Unas evaluaciones de este tipo deberían servir para valorar el funcionamiento del sistema educativo. Pero es que, antes, deberíamos fijar para qué o qué fines debe perseguir el sistema educativo. Estos vienen establecidos en el frontispicio de la LOE (modificada por la LOMCE), artículo dos, el cual comienza por reproducir el fin de la Educación, que es una transcripción del recogido en el artículo 27.2 de la Constitución, que, a su vez, traslada el artículo 26 de la Declaración Universal de Derechos Humanos de 1948.
Desarrollo integral de las personas y de su felicidad
El núcleo, por tanto, del fin que deberían tener estas evaluaciones debería ser comprobar en qué medida el sistema educativo contribuye a que todas las personas desarrollen plenamente su personalidad y sus capacidades. Y podríamos ir más allá preguntándonos para qué queremos desarrollar nuestra personalidad y nuestras capacidades, y probablemente la respuesta más directa y completa sería que para ser felices. Siguiendo este razonamiento, las evaluaciones externas deberían servir para comprobar y poner los medios para que el sistema educativo contribuya al desarrollo integral de las personas y de su felicidad.
Sin embargo, es necesario analizar qué miden estas evaluaciones y por qué se han ganado el título de “reválidas”. Para empezar, la de 3º de Primaria se tendrá en cuenta especialmente para la promoción a 4º, según la LOMCE. También será un referente la de 6º de Primaria, y la final de 4º de ESO supondría la obtención del propio título básico del sistema educativo español, nada menos, si bien, debido a las generalizadas protestas, se la ha desprovisto de esta función. En cualquier caso, estamos hablando de pruebas de calificación de contenidos concretos en el marco de un currículo absolutamente ineficaz para un aprendizaje real y significativo, abigarrado y bastante absurdo, que consigue torturar al alumnado y al profesorado.
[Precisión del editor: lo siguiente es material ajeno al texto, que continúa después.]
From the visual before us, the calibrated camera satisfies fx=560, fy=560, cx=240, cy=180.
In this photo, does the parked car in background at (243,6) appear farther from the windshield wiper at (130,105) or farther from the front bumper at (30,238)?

Esto nos lleva a preguntarnos si realmente estas pruebas sirven para comprobar si el sistema educativo ha contribuido eficazmente al desarrollo integral de las personas y a su felicidad, y es evidente que la respuesta es no: solo sirven para medir unos conocimientos concretos y extremadamente parciales de un currículo sin sentido. Si son individualizadas, nos conducen inexorablemente a una clasificación de las personas, de los centros, de las zonas… Igual sucede con la evaluación final de Bachillerato, reconvertida en mero filtro inicial e inapropiado para el acceso a la Universidad.
Podríamos decir que las evaluaciones externas impuestas por la LOMCE, aun habiendo sido desposeídas de su faceta más dura y descarnada gracias a la contestación de la gente, sirven solo para clasificar al alumnado en primer lugar, también a los centros y, con ellos, al profesorado, y decidir su progresión e incluso expulsión del propio sistema que, se supone, debería estar al servicio de su desarrollo y de su felicidad. De ahí que merezcan el calificativo peyorativo de “reválidas” u obstáculos a temer. Y esta, aunque no es la única, es razón más que suficiente para desterrar las evaluaciones de la LOMCE.